Originally posted by UzumakiAi
This number has 9 digits, uses 1-9, and repeats no numbers. It is divisible by 9. If the most right digit were not there, the number would be divisible by 8. If this step were repeated on the next number, the remaining number should be divisible by 7. This goes on until the last number would have 1 digit and be divisible by 1.
Please show how you got th ...[text shortened]... 10 minutes to figure this out, so I will post the answer (if no one is right) in about 10 days.

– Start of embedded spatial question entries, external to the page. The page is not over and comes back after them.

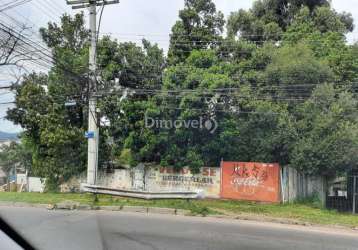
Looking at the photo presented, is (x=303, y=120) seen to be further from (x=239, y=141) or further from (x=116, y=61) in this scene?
(x=116, y=61)

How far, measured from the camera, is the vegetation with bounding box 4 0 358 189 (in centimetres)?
2059

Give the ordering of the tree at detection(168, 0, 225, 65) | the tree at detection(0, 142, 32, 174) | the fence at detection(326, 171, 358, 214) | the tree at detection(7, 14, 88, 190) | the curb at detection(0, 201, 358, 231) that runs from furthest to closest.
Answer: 1. the tree at detection(0, 142, 32, 174)
2. the tree at detection(168, 0, 225, 65)
3. the tree at detection(7, 14, 88, 190)
4. the fence at detection(326, 171, 358, 214)
5. the curb at detection(0, 201, 358, 231)

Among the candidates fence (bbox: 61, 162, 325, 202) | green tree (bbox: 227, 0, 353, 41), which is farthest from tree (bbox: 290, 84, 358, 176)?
green tree (bbox: 227, 0, 353, 41)

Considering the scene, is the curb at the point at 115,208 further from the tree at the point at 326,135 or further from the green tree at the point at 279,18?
the green tree at the point at 279,18

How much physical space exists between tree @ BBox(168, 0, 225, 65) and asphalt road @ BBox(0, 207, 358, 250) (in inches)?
553

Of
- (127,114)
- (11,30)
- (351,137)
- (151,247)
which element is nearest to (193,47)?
(127,114)

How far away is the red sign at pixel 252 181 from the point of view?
19.6 meters

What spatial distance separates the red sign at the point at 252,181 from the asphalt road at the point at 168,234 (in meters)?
6.59

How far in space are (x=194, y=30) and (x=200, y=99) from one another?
6.58 m

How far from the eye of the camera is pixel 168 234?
31.9 feet

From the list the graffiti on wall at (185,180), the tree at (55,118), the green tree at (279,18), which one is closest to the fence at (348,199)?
the graffiti on wall at (185,180)

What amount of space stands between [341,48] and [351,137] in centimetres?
891
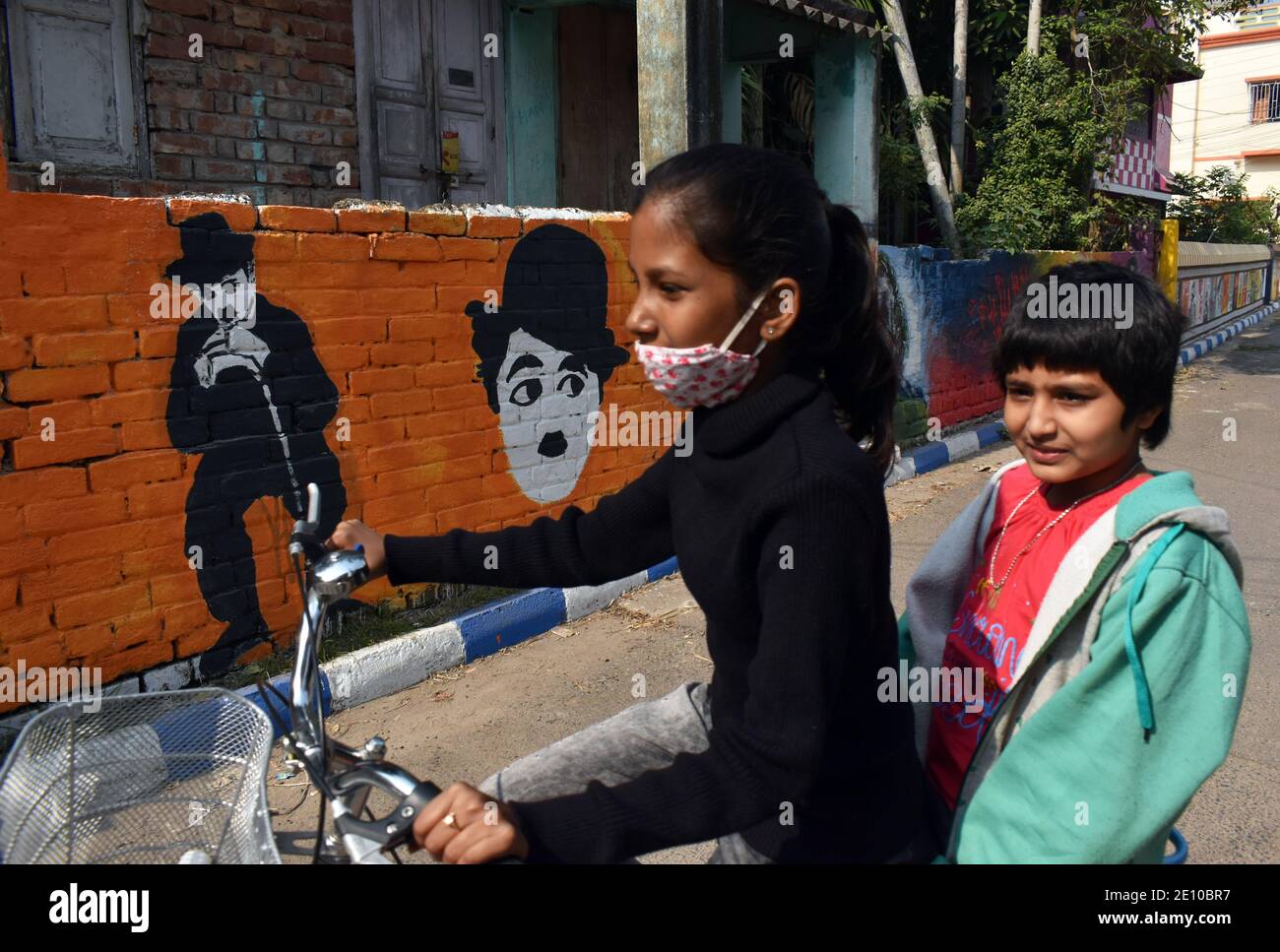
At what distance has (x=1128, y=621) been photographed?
1401mm

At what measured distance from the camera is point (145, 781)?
1431mm

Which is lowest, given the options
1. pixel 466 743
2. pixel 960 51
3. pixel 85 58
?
pixel 466 743

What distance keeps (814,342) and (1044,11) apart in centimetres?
1462

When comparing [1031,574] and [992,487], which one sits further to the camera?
[992,487]

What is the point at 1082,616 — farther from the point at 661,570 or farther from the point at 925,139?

I don't know if this is a unique solution. My method was as follows:
A) Observe that divisibility by 9 for the whole thing is inevitable - the digits sum to 45, a multiple of 9. Divisibility by 1 for the sole digit is also obviously inevitable.

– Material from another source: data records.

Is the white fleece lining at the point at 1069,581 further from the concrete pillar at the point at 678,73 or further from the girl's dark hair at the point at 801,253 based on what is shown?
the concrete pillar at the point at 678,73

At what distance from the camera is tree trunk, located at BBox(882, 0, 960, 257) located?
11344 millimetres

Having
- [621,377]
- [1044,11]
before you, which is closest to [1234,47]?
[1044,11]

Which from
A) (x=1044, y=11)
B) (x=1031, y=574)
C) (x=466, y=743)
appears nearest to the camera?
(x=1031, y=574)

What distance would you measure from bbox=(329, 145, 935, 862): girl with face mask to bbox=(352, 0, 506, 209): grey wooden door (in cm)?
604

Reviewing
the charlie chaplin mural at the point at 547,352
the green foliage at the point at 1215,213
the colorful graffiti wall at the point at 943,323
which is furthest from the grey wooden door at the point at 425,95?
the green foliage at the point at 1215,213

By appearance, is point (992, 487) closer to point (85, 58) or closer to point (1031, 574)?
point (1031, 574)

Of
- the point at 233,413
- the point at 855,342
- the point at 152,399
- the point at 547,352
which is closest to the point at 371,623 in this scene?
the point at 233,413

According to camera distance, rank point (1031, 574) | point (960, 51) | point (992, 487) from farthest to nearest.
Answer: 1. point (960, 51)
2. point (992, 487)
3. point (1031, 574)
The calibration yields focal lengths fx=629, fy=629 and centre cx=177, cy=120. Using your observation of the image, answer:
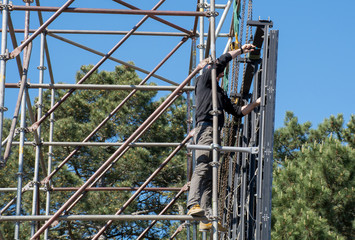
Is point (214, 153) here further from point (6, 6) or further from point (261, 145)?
point (6, 6)

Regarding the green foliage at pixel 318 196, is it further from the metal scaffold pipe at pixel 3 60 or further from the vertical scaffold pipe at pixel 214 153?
the metal scaffold pipe at pixel 3 60

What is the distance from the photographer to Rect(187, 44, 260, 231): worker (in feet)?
20.1

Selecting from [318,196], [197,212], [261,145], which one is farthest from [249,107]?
[318,196]

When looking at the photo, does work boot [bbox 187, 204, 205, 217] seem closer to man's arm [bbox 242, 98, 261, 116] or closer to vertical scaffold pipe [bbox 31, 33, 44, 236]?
man's arm [bbox 242, 98, 261, 116]

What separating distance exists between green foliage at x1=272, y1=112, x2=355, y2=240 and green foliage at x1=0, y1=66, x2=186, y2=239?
15.7 ft

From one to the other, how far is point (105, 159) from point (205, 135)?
43.1 ft

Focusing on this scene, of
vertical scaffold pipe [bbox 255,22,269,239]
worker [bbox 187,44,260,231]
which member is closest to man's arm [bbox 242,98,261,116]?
worker [bbox 187,44,260,231]

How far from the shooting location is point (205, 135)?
247 inches

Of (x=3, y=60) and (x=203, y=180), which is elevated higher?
(x=3, y=60)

B) Positions 2, 4, 6 and 8 had to be evens, and the rest odd, fairly obviously.
C) Position 5 had to be 5.
D) Position 4 had to be either 2 or 6. The reason for this is that any odd digit followed by a 2 or 6 will be a multiple of 4, but an odd digit followed by a 4 or 8 won't. For divisibility by 4, only the last two digits are relevant.
E) Similarly, but slightly less obviously, because position 6 is even, and hence position 6 multiplied by 100 is a multiple of 200 and hence of 8, it follows that positions 7 and 8 combined had to be a multiple of 8. Stripping out those with doubled up digits and zeros, that means only 16, 32, 72 or 96 were candidates, which makes position 8 either 2 or 6.
F) Positions 1, 2 and 3 had to sum to three. Because the three-digit number was a multiple of three, the 6 digit number would be a multiple of three, multiplied by 1,000, plus three more digits, which meant that the number at the next three positions had to be a multiple of three, so digits 4,5 and 6 had to sum to three. By the same logic, so did the digits 7 through 9.
G) That left me the following:
Digits 4,5,6 either 654 or 258.
Digits 7,8,9 either 321,327,723,729 or 963.
The remaining even digit would go into position two. The remaining odd digits would go into positions 1 or 3.
That narrows it down to at most 2x5x2 = 20 options.
At that point I got lazy and built a spreadsheet to do trial or error and see which of these permutations divides by 7. 381654729 was the first one I found. It wouldn't take long to check the rest. I can't see how to narrow it down much further than that. I am not aware of any simple test for divisibility by 7.